Parmi les questions qui lui furent posées, Sa Sainteté dû répondre à celle-ci : si les bouddhistes ne croient pas en Dieu, comment rendent-ils compte de la création ? Il répondit que, comme les Jains, les bouddhistes croient que les vies s'enchainent indéfiniment et ce sans commencement. Avoir une vie heureuse ou difficile dépend de la façon dont vous vous êtes conduit auparavant. Être bon et compatissant envers les autres et éviter de leur faire du mal sont de bonnes causes pour une future vie heureuse. L'important est de donner un sens à la vie : penser que vos semblables sont les enfants d'un Dieu miséricordieux peut vous y aider, et Sa Sainteté expliqua qu'il apprécie cette idée.

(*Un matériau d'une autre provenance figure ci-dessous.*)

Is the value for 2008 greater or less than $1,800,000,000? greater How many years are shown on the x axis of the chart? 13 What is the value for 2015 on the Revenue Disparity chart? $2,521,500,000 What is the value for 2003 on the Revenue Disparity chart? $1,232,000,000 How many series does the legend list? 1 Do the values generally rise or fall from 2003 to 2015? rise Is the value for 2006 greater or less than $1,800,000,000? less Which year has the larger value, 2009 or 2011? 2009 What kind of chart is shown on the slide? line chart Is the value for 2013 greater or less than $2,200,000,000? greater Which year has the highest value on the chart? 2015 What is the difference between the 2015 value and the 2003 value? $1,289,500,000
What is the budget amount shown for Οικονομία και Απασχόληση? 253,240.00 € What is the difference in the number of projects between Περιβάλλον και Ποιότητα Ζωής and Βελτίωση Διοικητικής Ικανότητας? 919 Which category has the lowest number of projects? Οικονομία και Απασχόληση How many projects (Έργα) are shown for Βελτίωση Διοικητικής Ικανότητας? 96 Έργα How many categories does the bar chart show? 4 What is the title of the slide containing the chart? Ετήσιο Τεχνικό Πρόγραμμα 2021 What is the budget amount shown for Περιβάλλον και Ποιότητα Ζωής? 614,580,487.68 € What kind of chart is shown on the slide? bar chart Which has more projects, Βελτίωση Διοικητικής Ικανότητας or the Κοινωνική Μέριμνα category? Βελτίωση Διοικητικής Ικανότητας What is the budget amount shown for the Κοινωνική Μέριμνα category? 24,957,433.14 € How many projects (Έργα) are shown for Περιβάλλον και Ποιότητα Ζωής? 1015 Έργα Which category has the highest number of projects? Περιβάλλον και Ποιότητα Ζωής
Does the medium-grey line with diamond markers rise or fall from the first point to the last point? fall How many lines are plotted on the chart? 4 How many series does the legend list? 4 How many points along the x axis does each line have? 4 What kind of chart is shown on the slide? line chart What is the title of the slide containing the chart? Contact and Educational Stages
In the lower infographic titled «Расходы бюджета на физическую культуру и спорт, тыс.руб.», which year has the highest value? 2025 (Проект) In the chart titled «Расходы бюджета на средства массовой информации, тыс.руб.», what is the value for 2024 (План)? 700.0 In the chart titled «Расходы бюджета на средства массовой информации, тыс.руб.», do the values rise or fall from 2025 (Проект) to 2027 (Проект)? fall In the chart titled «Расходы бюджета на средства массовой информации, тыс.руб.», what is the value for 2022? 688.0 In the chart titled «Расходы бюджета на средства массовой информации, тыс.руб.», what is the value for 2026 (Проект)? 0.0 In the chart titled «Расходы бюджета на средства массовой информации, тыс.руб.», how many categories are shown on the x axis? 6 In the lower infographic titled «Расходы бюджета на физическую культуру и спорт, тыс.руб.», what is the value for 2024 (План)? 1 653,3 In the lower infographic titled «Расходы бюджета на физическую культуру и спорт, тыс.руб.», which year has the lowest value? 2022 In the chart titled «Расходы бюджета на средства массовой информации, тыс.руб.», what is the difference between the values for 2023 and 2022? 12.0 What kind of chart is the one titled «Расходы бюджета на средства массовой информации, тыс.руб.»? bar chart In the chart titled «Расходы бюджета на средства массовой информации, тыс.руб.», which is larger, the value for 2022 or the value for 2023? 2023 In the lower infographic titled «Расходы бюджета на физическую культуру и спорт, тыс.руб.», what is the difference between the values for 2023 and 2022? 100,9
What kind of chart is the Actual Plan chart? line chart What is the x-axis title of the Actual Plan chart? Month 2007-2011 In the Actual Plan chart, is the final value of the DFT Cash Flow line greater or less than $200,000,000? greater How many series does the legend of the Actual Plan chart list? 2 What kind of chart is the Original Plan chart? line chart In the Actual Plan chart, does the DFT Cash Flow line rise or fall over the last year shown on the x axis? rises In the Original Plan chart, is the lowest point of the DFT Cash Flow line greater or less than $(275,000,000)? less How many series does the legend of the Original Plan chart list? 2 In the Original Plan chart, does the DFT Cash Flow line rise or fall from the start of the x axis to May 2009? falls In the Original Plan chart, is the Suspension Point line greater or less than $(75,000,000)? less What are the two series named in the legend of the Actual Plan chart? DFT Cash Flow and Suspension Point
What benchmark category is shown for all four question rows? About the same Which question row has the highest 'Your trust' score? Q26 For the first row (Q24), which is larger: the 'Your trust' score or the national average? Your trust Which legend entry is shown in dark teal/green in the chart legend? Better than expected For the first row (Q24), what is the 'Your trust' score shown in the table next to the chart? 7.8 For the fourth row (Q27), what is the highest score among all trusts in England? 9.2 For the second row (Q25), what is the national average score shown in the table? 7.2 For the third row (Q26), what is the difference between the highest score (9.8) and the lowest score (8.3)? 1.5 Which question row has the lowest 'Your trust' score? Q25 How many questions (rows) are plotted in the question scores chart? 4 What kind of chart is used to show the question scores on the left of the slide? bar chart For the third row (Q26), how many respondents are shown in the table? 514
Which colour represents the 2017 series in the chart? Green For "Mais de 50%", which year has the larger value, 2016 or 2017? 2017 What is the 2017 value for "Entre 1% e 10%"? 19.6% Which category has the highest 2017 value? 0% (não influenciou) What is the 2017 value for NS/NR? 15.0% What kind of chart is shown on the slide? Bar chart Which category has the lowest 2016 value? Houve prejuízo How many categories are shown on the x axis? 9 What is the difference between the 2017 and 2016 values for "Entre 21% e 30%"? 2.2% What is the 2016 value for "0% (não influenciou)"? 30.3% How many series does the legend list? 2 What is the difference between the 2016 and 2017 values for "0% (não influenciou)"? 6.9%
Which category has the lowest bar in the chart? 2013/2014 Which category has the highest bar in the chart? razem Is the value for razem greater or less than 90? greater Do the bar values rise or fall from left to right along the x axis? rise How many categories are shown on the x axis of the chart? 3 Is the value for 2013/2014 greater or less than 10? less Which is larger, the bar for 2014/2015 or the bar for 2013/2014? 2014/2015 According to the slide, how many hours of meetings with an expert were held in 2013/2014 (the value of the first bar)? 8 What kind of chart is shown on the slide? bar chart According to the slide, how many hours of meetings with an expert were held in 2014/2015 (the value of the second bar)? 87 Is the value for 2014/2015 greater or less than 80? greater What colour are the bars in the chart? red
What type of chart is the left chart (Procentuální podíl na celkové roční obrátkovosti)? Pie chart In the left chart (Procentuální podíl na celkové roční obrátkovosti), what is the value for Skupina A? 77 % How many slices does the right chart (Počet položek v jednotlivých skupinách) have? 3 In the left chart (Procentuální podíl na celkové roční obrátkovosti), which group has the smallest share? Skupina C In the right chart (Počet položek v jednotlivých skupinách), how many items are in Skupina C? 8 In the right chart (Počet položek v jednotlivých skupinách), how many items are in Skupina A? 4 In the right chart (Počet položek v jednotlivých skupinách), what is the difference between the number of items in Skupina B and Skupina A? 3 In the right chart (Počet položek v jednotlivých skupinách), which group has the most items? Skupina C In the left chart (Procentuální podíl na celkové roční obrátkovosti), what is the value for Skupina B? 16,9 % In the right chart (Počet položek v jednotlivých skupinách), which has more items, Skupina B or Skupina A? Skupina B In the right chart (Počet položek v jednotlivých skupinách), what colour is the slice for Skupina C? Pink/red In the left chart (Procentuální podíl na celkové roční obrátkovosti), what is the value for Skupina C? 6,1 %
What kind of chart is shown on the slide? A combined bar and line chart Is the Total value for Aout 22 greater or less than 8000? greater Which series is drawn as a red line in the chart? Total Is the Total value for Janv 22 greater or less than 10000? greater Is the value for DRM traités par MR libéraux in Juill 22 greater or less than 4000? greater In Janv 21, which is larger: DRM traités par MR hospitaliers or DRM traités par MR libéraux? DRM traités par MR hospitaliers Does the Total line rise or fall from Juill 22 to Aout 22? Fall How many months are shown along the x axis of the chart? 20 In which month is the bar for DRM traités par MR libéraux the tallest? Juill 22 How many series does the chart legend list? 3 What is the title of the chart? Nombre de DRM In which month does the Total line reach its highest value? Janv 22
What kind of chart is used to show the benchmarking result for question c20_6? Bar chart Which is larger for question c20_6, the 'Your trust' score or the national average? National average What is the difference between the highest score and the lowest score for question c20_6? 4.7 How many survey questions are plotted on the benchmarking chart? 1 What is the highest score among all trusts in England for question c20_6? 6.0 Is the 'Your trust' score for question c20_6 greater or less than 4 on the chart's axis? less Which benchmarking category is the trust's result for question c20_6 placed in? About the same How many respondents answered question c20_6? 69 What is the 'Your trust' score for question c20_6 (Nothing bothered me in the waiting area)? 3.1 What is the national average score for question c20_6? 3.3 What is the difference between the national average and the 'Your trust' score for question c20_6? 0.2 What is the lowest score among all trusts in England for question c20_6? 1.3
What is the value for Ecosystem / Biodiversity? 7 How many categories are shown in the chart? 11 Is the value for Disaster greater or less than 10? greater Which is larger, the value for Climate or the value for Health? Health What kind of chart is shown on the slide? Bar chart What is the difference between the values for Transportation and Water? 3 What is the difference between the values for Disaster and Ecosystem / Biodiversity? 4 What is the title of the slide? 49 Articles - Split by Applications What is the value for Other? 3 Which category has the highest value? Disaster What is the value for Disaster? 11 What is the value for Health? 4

Interrogé sur sa réaction face au harcèlement des musulmans en Birmanie, Sa Sainteté expliqua qu'il était à Washington DC lorsqu’il en entendit parler pour la première fois. Il a exprimé sa tristesse devant ce qui se passait et a appelé les bouddhistes birmans non seulement à se souvenir du Bouddha, mais aussi à réfléchir que s'il était là, il aurait protégé ces musulmans. Sa Sainteté expliqua qu'il avait également exprimé sa consternation à Aung San Suu Kyi, qui répondit que la situation était très difficile et qu'elle ne pouvait pas faire grand-chose. En signe de sympathie et de préoccupation pour le bien-être de ces personnes déplacées, il a demandé à la Fondation Gadèn Phodrang du Dalaï-Lama de faire un don afin de leur procurer aide humanitaire et moyens de réinsertion par l'intermédiaire du Haut Commissaire des Nations Unies pour les réfugiés. Les Iraniens manifestèrent leur reconnaissance par une nouvelle salve d'applaudissements.
Avant la fin de cette entrevue, les visiteurs se rassemblèrent autour de Sa Sainteté en petits groupes pour se faire photographier en sa présence, apparemment très heureux de l'avoir rencontré.